What the exercise asks:
Below are some entries; set them all down exactly.

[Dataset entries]
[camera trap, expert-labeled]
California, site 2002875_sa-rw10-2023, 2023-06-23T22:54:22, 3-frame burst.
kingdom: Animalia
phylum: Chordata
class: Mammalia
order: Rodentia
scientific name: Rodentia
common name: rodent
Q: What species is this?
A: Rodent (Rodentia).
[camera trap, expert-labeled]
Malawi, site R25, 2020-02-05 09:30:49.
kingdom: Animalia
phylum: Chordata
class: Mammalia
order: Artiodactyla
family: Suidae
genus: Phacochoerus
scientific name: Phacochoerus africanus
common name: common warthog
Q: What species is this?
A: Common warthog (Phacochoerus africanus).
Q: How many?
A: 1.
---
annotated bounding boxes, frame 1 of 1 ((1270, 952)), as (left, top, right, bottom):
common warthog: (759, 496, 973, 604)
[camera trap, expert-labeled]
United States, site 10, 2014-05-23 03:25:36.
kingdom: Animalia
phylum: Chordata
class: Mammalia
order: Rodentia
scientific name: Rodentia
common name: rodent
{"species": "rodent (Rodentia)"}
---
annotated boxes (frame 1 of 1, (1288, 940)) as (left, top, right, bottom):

Answer below:
[camera trap, expert-labeled]
California, site 2002875_sa-rw10-2023, 2023-06-23T22:54:22, 3-frame burst.
kingdom: Animalia
phylum: Chordata
class: Mammalia
order: Rodentia
scientific name: Rodentia
common name: rodent
Q: What species is this?
A: Rodent (Rodentia).
[camera trap, expert-labeled]
Malawi, site R25, 2020-02-05 09:30:49.
kingdom: Animalia
phylum: Chordata
class: Mammalia
order: Artiodactyla
family: Suidae
genus: Phacochoerus
scientific name: Phacochoerus africanus
common name: common warthog
Q: What species is this?
A: Common warthog (Phacochoerus africanus).
Q: How many?
A: 1.
---
annotated bounding boxes, frame 1 of 1 ((1270, 952)), as (left, top, right, bottom):
common warthog: (759, 496, 973, 604)
[camera trap, expert-labeled]
United States, site 10, 2014-05-23 03:25:36.
kingdom: Animalia
phylum: Chordata
class: Mammalia
order: Rodentia
scientific name: Rodentia
common name: rodent
{"species": "rodent (Rodentia)"}
---
annotated boxes (frame 1 of 1, (1288, 940)) as (left, top, right, bottom):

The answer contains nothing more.